Becoming a Police Officer
A police officer is an important component of the law enforcement and criminal justice system in the United States. The role of an officer depends mainly on the type and size of organization. An officer’s role is to apprehend people who break the law and then give warnings or citations if necessary. The job also includes writing police reports and keeping records of the events that they are involved in.
Within a given jurisdiction, an officer will patrol and investigate activity that is considered suspicious. They can also respond to civilian calls to investigate any suspicious matters.
Levels of Enforcement
An officer can work on different levels of the government, for example for a local government up to a federal agency. Depending on this, the work involved can vary greatly.
Local and state level
• Uniformed cops respond to calls and maintain patrols.
• Involves paperwork and responding to calls.
• Investigate crimes, give first aid when necessary, direct traffic in an accident.
• Can be assigned to a specific duty if the department assigns it.
• Build a relationship with the individuals and citizens in the neighbor, which is also known as community policing. This is often done in urban areas, which allows the police force to help mobilize the neighborhood.
• Special training to work for positions such as a court bailiff or a guard at a prison.
• Can also work as a sheriff or a deputy sheriff.
State or federal level
• A cop can specialize in certain fields such as firearm instruction, fingerprint identification, canine corps, harbor patrol, emergency response groups, or special weapons and tactics.
• A state cop can also work as highway patrol officers or state troopers.

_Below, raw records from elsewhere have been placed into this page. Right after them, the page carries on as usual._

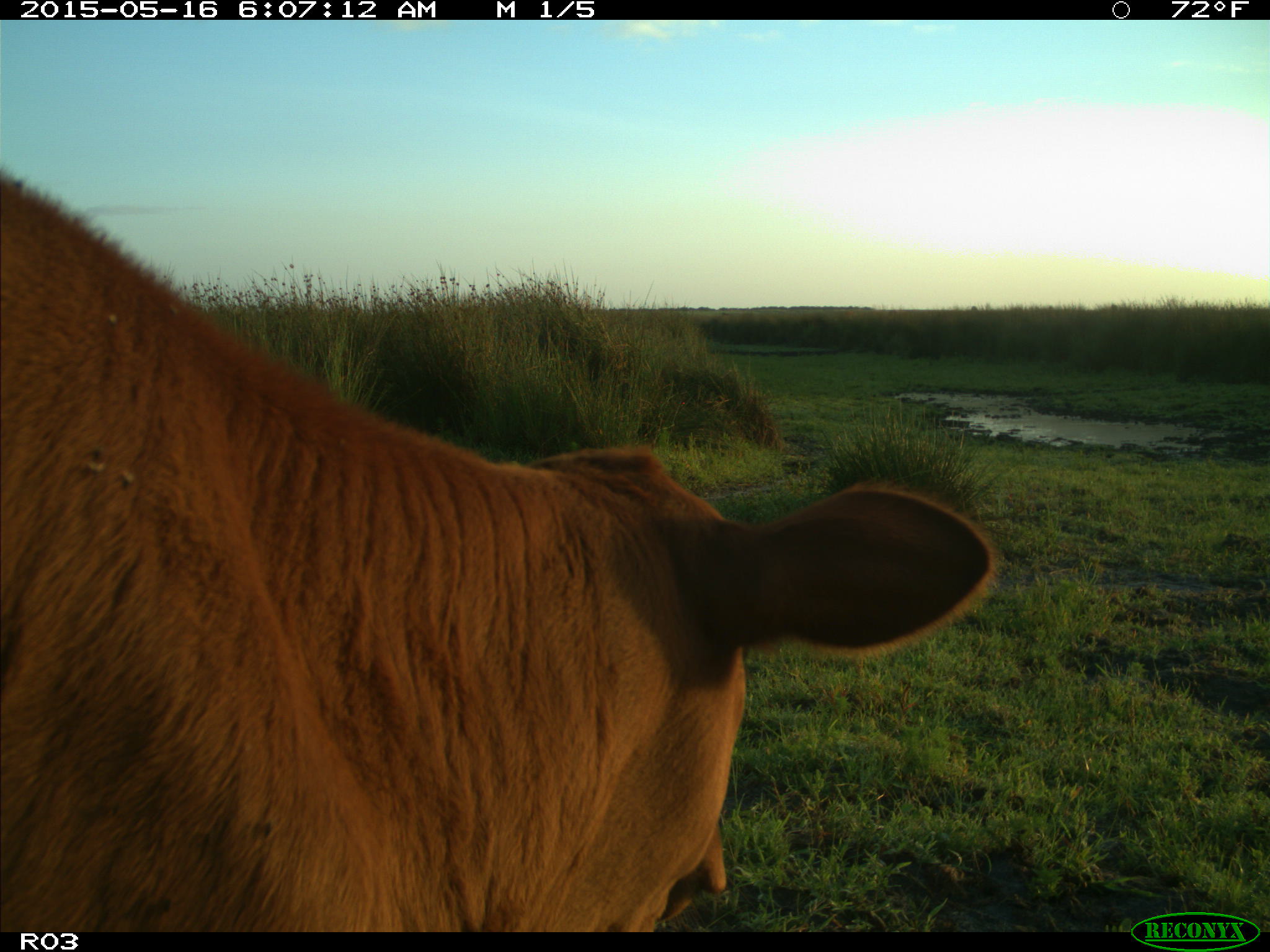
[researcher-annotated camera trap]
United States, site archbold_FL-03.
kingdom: Animalia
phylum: Chordata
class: Mammalia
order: Artiodactyla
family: Bovidae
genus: Bos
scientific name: Bos taurus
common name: domestic cow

What Can An Officer Legally Do?
An officer is not above the law and must follow the same rules as other civilians. When on the job and making an arrest, there are certain protocols that an officer must follow. While he or she does not have to explain the crime that a person is being arrested for, he or she cannot use any form of brutality or excessive force. An officer can respond to an arrested arrest or violent actions with reasonable force.
Becoming an Officer
The requirements to become an officer can range from a high school diploma to graduate level studies depending on the position. Most cops take part in a training academy from their agency. Most local town districts or government agencies can provide more information on how to become a police officer.